Poche ore prima, la sera dell’8 settembre, la radio aveva diffuso le parole del ministro Badoglio, che annunciava a tutto il Paese la firma dell’armistizio. I documenti raccolti dal Comitato Provinciale Anpi ci aiutano ancora una volta a ripercorrere la cronaca di quel drammatico giorno, che avrebbe segnato l’avvio della lotta per la Liberazione piacentina: dai pattugliamenti che portarono alla scoperta delle truppe tedesche in avvicinamento, allo scontro che esplose qui a barriera Genova, quando i nazisti, giungendo sul posto, ordinarono la resa dei piacentini e la consegna della città.
Il nostro schieramento non cedette a quell’intimazione, ma coraggiosamente imbracciò le armi e si oppose, in una strenua battaglia, all’avanzata del nemico. Neppure i due carri armati di rinforzo, né l’intervento di una compagnia dei genieri di leva, furono tuttavia sufficienti a impedire il drammatico esito di quel combattimento, che vide i tedeschi imporsi con il supporto di un aereo decollato da San Damiano, e registrò la caduta, nel nome della patria e della libertà, di 34 soldati italiani. I feriti furono 49. Non solo tra i militari, non solo tra chi indossava una divisa dell’esecito.

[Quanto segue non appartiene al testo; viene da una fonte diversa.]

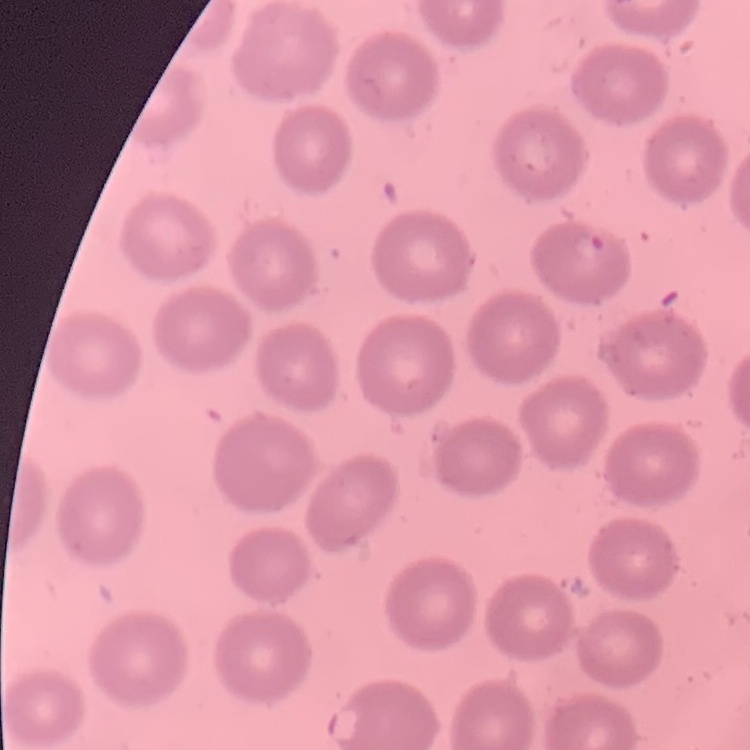

red blood cell morphology = no rouleaux formation
stain = Field's or Giemsa
preparation = thin peripheral smear
image type = square crop of a larger photomicrographLocate every malaria parasite and identify its life-cycle stage.
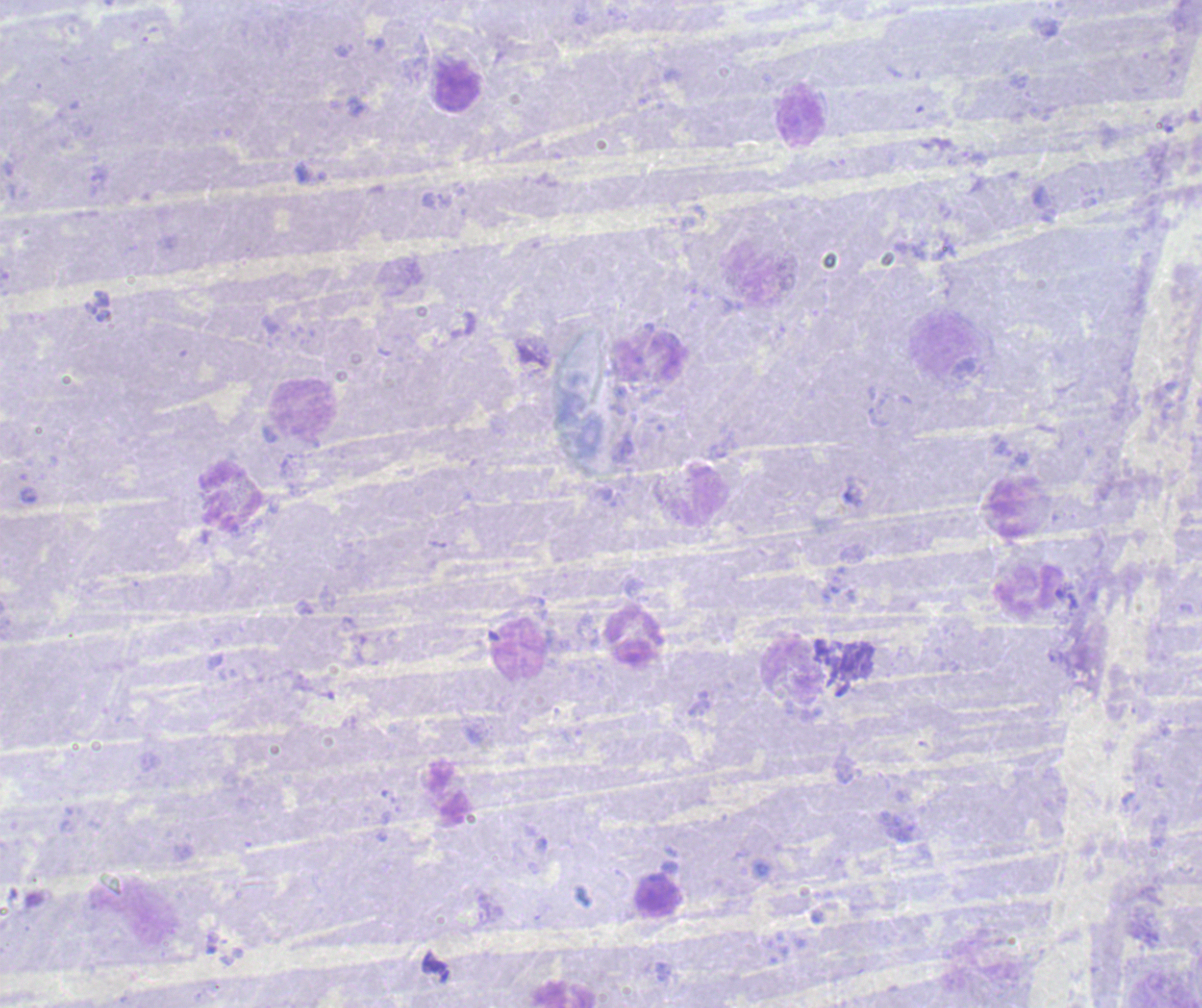
Negative for malaria parasites.

Approximate centers as (x, y) in pixels. Leukocyte locations: (457, 86), (799, 115), (305, 410), (1031, 595), (634, 637), (518, 649), (792, 671), (565, 995). Romanowsky stain. Thick blood film. Image is 1202×1008 pixels. Single field of view. 100x magnification. Background quality: poor. Previously used in a real diagnosis.Classify this cell by malaria status.
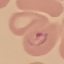

Parasitized.

capture = smartphone through the microscope eyepiece
image type = automatically extracted cell patch, resized to 64 × 64 pixels
stain = Giemsa
preparation = thin blood smear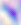
Summary:
  - Modality: micrograph
  - Magnification: 400x
  - Identification: Toxoplasma gondii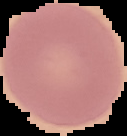 Image is 127×136 pixels. Result: negative for malaria parasites. Cell region segmented out of the field of view; the surrounding area is masked to black. From a thin blood film.Classify this cell by malaria status.
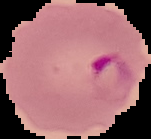

Parasitized.

The area outside the segmented cell region is set to black. From a thin blood film. Image is 151×139 pixels.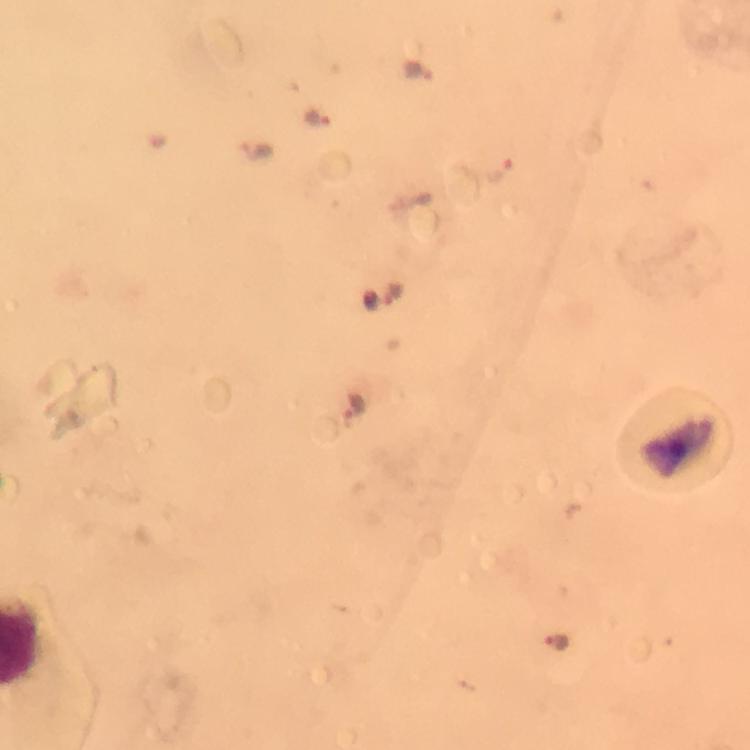

Approximate centers as [x, y] in pixels.
Summary:
  - Plasmodium parasite locations: [419, 71], [317, 117], [498, 168], [393, 294], [355, 408], [557, 642]
  - Capture: smartphone camera through the microscope
  - Image size: 750×750 pixels
  - Immersion oil: applied
  - Context: from a malaria diagnostic workup
  - Stain: Giemsa
  - Preparation: thick smear
  - Cropped from: one field of view
  - Magnification: 100x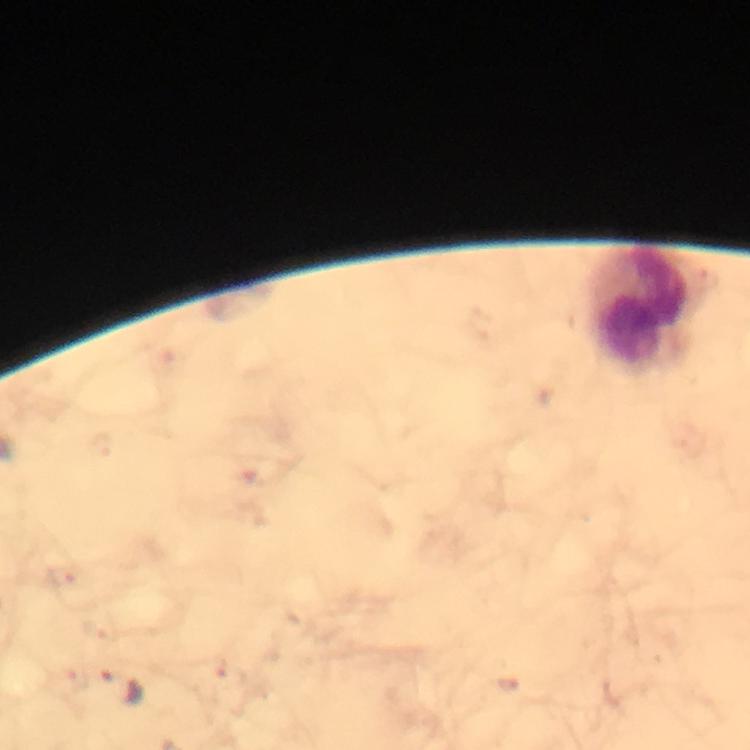
Approximate centers as (x, y) in pixels.
Summary:
  - Leukocyte locations: (641, 311)
  - Malaria parasite locations: (120, 688)
  - Capture: smartphone photograph through a microscope
  - Magnification: 100x
  - Image size: 750×750 pixels
  - Cropped from: a single field of view
  - Preparation: thick blood film
  - Stain: Giemsa
  - Context: from a diagnostic examination for malaria
  - Immersion oil: used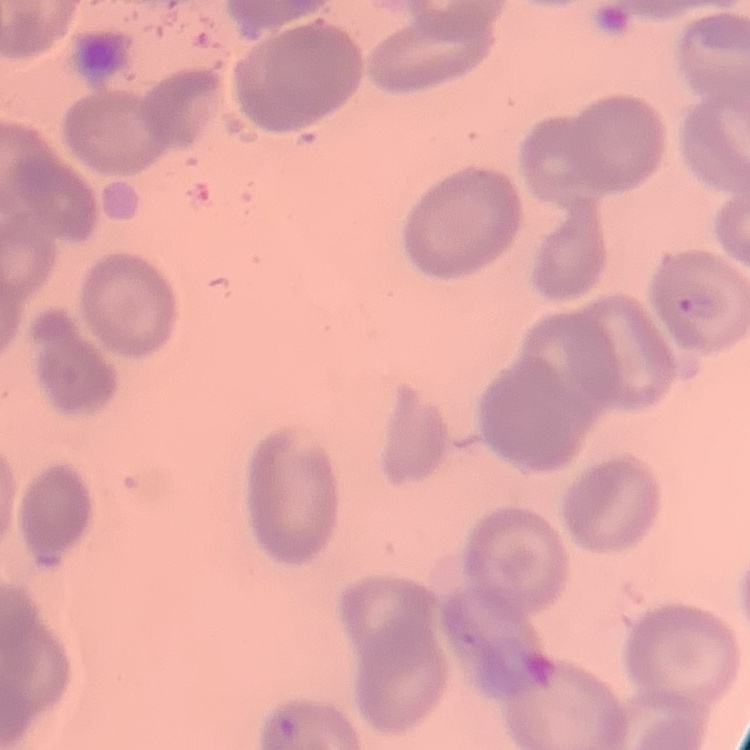
Summary:
  - Red blood cell morphology: no rouleaux formation
  - Preparation: thin peripheral smear
  - Image type: one tile cut from a larger photomicrograph
  - Stain: Field's or GiemsaReport the malaria status of this cell.
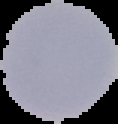

Uninfected.

Segmented cell region on a black background. Image is 118×124 pixels. From a thin blood smear.Classify this cell by malaria status.
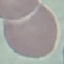

It is uninfected.

Automatically extracted cell patch, resized to 64 × 64 pixels. Giemsa stain. Thin smear of blood. Acquired by smartphone through the microscope eyepiece.Assess this cell for malaria.
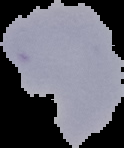

It is uninfected.

{
  "image_size": "124×148 pixels",
  "preparation": "thin blood smear",
  "image_type": "segmented cell region with the area outside set to black"
}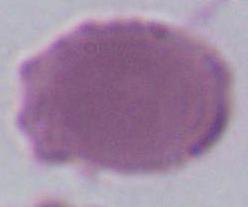

Summary:
  - Identification: erythrocyte
  - Magnification: 1000x
  - Modality: photomicrograph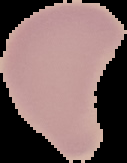
Summary:
  - Image type: segmented cell region with the area outside set to black
  - Preparation: thin blood smear
  - Result: no malaria parasites seen
  - Image size: 127×163 pixels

Ed è, quella delle vittime civili, una tragica costante nella storia della Resistenza italiana, così come di tutte le guerre, ieri e ancor più oggi, nell’era delle bombe intelligenti e dei conflitti che ormai non si combattono più in trincea, ma tra la gente inerme, nei luoghi più frequentati, con indiscriminata violenza.
E’ così che la presenza di tutti noi stamani, a celebrare, attraverso il ricordo, i primi fuochi di una voglia di libertà maturata durante i terribili anni della guerra, assume lo stesso valore e la stessa sensibilità, nel cordoglio per l’ennesima, sanguinosa tragedia che ha coinvolto i militari italiani nel compimento della loro missione di pace.